According to UC San Diego chancellor Pradeep Khosla’s chief of staff Clare Kristofco, approximately 500 people attended UCSD’s candlelight vigil to show support for the victims’ close ones and the UCSB community.
“UC San Diego shares the grief all in the University of California feel as a result of the brutal actions that took the lives of six UCSB students,” Kristofco said in an email. “Our students keenly felt the sorrow of these deaths, and within a matter of hours, organized the candlelight vigil and remembrance on Sunday evening.”
Kristofco said the vigil allowed students to participate in an expression of community and caring as one family united in the UC system, and as Friday night’s tragedy had a “ripple effect” beyond UCSB’s campus.
“A tragedy of this magnitude underscores the importance of providing opportunities for everyone in the University of California community to come together to share our grief and reflect on such a profound loss,” Kristofco said in an email.
Kristofco said members of the UCSD community will continue to sympathize with those at the Santa Barbara campus. In addition, UCSD’s Chancellor Khosla extended his sympathies to Chancellor Henry T. Yang.
“UC San Diego shares the profound sense of loss that this tragedy has cast upon the University of California community,” Kristofco said in an email. “The families of the slain students are uppermost in our thoughts and prayers … We want to convey our deepest sympathy at this time of sorrow.”
According to Kevin Lam, fourth-year chemical engineering major and organizer of UC Irvine’s vigil, the violent tragedy has shaken the UCI community because many UCI students have personal connections to students at their sister campus, UCSB.
The candlelight vigil helped students who have been trying to cope with “heavy hearts,” Lam said.
“We often hear about violence and tragedies, but they are usually somewhere else in the country. To have this violence not only occur in California, but at a fellow UC campus, it really hits home for a lot of UCI students,” Lam said. “Many of us have family and friends at UCSB, so there are a lot of heavy hearts around campus right now”

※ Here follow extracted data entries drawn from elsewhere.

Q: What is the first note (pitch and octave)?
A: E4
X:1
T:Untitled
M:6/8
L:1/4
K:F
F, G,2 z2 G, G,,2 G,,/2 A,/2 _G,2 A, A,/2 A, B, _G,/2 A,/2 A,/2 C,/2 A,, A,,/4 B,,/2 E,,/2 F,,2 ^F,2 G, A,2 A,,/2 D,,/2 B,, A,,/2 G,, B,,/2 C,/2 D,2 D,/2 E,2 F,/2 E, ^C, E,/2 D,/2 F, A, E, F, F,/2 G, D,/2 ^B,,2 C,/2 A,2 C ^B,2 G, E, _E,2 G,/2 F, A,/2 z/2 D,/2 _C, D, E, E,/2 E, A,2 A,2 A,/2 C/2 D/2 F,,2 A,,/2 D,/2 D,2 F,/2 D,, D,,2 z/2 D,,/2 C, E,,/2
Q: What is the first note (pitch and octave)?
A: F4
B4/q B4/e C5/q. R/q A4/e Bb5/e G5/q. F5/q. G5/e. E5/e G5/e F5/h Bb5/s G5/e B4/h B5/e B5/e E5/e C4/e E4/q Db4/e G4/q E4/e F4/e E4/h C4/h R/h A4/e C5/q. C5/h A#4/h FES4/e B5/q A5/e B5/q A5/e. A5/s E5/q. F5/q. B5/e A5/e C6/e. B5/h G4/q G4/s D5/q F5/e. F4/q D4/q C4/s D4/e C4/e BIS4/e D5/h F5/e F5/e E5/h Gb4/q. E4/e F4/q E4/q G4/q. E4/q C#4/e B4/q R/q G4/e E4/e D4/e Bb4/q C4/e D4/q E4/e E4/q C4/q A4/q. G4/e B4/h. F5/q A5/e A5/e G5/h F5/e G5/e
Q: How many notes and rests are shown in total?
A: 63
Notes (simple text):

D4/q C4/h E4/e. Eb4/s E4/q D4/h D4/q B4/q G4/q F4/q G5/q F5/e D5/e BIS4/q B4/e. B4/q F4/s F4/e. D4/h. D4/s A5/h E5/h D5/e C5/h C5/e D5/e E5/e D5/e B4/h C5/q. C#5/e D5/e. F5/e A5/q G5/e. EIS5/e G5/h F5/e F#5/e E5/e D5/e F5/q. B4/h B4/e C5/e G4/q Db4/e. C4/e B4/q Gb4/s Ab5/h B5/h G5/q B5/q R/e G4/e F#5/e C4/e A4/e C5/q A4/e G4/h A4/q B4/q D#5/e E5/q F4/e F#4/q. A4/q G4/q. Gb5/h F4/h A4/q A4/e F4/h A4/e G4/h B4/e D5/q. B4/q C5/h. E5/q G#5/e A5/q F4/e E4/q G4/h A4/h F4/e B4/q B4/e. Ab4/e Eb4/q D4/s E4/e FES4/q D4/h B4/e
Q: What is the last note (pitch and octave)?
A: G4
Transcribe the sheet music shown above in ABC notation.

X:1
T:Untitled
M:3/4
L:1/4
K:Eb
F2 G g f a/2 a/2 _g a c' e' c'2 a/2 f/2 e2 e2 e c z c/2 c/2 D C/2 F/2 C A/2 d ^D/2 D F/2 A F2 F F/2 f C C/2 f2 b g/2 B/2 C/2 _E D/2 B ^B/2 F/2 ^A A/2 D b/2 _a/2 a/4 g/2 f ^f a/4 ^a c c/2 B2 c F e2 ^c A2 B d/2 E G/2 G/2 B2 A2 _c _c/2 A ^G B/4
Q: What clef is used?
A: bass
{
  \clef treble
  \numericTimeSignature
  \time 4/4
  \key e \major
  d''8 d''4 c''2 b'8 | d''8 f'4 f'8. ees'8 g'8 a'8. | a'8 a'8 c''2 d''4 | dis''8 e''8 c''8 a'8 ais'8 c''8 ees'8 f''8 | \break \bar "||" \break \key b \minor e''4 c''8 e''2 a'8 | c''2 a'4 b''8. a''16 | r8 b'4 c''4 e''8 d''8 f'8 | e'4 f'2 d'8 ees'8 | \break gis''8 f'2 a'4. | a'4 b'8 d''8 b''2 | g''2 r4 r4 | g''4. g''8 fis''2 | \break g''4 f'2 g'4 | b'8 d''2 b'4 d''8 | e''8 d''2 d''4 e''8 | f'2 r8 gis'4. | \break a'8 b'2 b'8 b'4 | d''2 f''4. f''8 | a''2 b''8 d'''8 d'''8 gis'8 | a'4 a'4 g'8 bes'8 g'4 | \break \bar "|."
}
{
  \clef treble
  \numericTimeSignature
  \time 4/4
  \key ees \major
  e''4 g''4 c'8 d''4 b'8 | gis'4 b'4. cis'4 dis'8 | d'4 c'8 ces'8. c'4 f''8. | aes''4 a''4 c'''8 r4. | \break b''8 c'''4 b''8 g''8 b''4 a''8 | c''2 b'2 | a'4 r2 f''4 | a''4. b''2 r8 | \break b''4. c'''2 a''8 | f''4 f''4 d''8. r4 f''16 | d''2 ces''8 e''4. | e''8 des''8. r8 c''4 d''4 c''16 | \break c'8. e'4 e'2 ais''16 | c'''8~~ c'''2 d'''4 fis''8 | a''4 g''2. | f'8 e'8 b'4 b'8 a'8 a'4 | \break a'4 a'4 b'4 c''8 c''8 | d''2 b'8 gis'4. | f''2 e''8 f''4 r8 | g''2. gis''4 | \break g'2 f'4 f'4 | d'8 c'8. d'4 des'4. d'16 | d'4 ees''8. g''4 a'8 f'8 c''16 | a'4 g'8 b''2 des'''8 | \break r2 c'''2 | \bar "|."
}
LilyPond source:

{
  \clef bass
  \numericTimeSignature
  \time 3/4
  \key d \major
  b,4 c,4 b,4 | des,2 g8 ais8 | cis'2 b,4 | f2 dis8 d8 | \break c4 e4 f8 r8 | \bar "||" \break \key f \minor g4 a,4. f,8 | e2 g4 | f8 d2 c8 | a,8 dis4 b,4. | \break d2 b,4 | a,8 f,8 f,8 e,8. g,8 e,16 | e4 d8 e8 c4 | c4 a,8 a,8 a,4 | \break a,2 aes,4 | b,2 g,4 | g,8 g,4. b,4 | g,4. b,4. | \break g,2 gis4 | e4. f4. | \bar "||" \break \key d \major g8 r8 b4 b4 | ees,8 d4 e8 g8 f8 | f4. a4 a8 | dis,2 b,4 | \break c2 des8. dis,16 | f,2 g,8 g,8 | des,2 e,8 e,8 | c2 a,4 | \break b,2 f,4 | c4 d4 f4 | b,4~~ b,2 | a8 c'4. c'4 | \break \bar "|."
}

Lam said the candlelight vigil opened up a place of healing for students and sparked discussions regarding how to prevent future tragedies of a similar nature.
“As we proceed with our healing process, I’m really interested in reframing the conversations around the incident to address the root of this problem, which is the fact that it was misogyny,” Lam said. “I think that’s the next step if we want to continue to honor the victims of this violence.”
UCI second-year marine biology major Shelby Wong said she was moved witnessing the number of students participating in the Irvine vigil.
“To see hundreds of students come out and support each other and show their love towards others was extremely touching,” Wong said. “To know that there is a large safety net of people who are willing to go out their way for others is what helps build the community stronger.”
Jimmy Tran, UC Santa Cruz third-year electrical engineering major and co-organizer of the UCSC vigil, said some UCSC students knew the victims and could deeply empathize with UCSB students.
“A number of students here at UC Santa Cruz knew the victims, some personally, and some through other people. And I know a lot of us can relate to these students,” Tran said. “When one part of the body hurts, the whole body hurts. And so by extension, when UCSB is hurting and going through pain, so do we at UCSC.”
According to UC Davis vigil organizer Sasha Kasper, a second-year English and neurobiology double-major, the incident on Friday night has left the UCD campus in shock.
Kasper said many UCD students felt the impact of Friday’s mass killings and want UCSB students to know they will continue to support those near the tragedy.
“It is a time for healing and recovery for all of us,” Kasper said in an email. “UC Davis sends all our love and support to our sister campus of UCSB and the Isla Vista community.”